**What is expected**
Once the line holding "this 340×255 image." appears, repeat it and each line after it to the end of the data, exactly and with nothing else; pictures stay out.

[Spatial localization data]

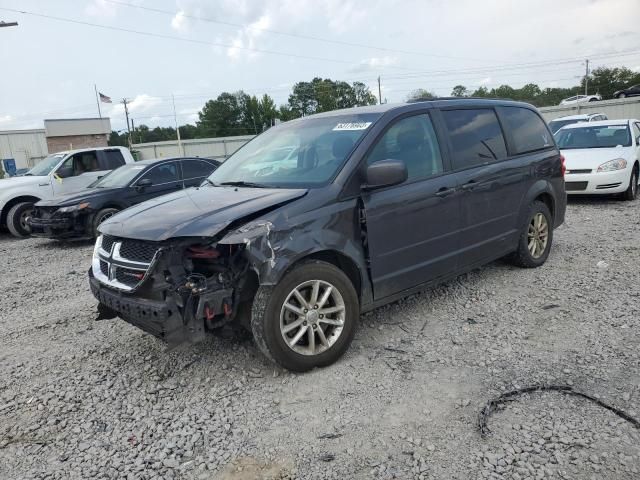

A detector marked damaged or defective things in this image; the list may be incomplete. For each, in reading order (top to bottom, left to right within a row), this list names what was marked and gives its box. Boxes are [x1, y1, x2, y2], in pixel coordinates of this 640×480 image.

crumpled hood [564, 147, 632, 172]
crumpled hood [36, 187, 122, 207]
crumpled hood [100, 187, 308, 242]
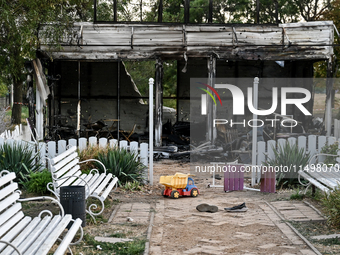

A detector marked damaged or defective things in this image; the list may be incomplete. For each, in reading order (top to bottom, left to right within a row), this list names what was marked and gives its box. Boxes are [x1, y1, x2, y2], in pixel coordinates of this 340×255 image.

damaged facade [37, 20, 338, 145]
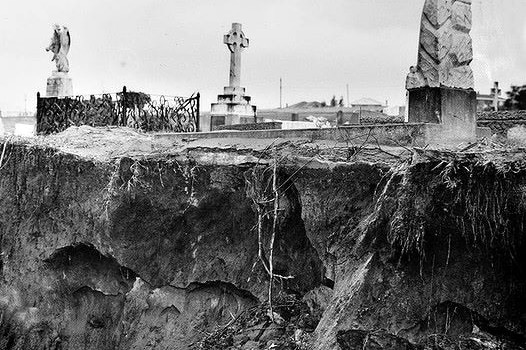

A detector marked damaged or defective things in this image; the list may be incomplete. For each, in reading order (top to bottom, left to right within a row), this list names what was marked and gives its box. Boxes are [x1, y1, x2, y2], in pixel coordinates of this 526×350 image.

flood erosion damage [0, 137, 524, 350]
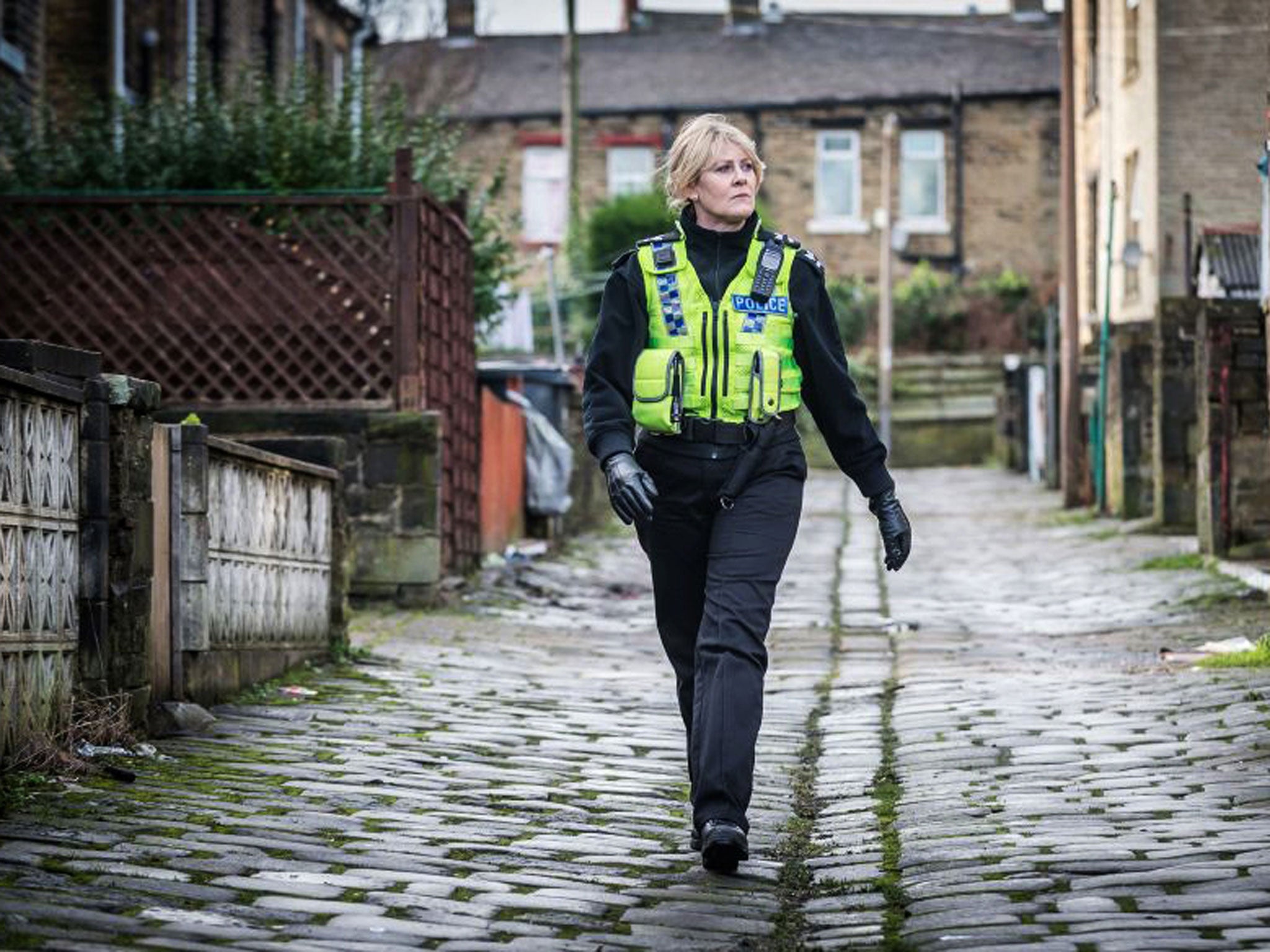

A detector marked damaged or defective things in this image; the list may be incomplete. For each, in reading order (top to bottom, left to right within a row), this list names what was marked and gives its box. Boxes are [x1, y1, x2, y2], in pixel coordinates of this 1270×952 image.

**Exercise solution**
A detector marked damaged or defective things in this image; the list may be incomplete. For each, in reading order (top to bottom, left to right within a row), this list names what was marked and gives its box. Boxes are [x1, y1, x2, y2], in pixel coordinates of this 340×255 image.

damaged facade [37, 20, 338, 145]

A detector marked damaged or defective things in this image; the list may be incomplete. For each, in reading order (top to bottom, left to right within a row), this list names what was marked and gives its box. Boxes are [x1, y1, x2, y2], in pixel coordinates of this 526×350 image.

flood erosion damage [0, 137, 524, 350]

A detector marked damaged or defective things in this image; the list may be incomplete. For each, in reading order (top to bottom, left to right within a row), this list names what was marked and gives its box. Boxes are [x1, y1, x2, y2], in pixel coordinates of this 1270×952 image.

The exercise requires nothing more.